> **Prompt**:
Supply the number of lines in the listing below in which the word "data" occurs, and nothing else.

> **Information provided**:
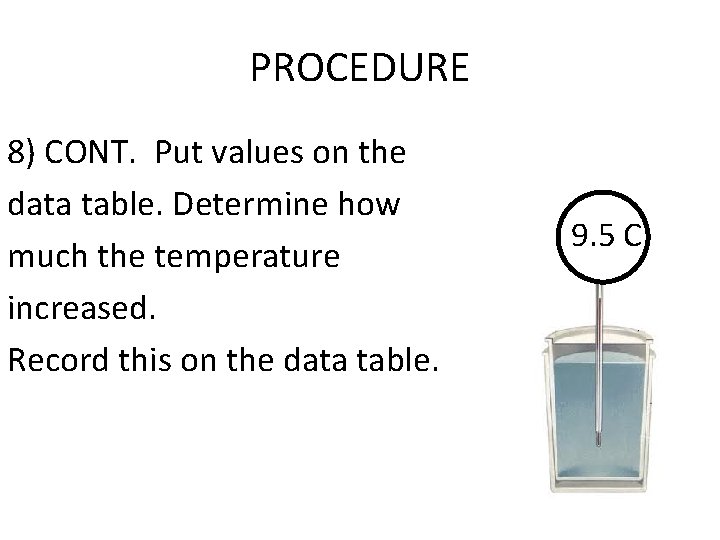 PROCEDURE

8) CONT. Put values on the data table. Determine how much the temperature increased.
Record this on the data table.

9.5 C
...
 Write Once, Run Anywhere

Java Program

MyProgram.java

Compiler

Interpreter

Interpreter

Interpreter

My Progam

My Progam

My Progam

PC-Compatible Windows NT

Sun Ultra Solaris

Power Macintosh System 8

> **Answer to the exercise**:
2